#### AVAILABLE DATA
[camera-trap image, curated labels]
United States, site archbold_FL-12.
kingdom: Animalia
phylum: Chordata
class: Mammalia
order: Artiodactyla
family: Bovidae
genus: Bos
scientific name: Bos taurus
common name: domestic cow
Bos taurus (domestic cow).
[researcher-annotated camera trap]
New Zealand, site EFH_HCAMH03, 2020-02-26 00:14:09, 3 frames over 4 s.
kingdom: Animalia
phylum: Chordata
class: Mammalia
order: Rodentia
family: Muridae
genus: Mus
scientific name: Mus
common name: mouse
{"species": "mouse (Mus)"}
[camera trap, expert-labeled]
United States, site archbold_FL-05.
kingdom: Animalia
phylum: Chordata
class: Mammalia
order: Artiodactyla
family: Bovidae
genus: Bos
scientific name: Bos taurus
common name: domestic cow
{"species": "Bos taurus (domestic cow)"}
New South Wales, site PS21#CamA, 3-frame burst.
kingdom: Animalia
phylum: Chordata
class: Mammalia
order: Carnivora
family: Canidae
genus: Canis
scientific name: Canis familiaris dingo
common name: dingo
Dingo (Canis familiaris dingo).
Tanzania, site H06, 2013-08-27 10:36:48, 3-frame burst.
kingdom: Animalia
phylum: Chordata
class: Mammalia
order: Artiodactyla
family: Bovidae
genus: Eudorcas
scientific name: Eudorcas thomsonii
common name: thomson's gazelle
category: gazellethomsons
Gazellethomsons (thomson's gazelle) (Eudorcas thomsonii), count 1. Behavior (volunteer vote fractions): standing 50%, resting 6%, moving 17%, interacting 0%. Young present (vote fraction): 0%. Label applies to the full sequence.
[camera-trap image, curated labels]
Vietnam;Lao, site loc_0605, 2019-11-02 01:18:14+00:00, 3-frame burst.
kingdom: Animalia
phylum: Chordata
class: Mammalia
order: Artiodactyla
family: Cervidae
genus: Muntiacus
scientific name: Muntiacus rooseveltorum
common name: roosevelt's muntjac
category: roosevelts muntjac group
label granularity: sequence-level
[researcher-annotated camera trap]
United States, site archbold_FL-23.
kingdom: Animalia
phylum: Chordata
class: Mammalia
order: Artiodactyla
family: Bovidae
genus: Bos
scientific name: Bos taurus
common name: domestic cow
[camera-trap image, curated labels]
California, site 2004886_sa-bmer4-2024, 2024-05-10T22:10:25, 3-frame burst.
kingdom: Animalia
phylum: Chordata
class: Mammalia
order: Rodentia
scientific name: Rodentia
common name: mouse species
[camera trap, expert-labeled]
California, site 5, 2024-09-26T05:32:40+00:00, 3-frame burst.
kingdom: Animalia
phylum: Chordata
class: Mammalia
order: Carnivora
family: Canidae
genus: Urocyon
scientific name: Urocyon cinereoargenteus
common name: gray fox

#### TASK TO COMPLETE
A line counts if it holds the word "scientific". How many lines of the entries count? Give the number only.

#### REPLY TO THE TASK
9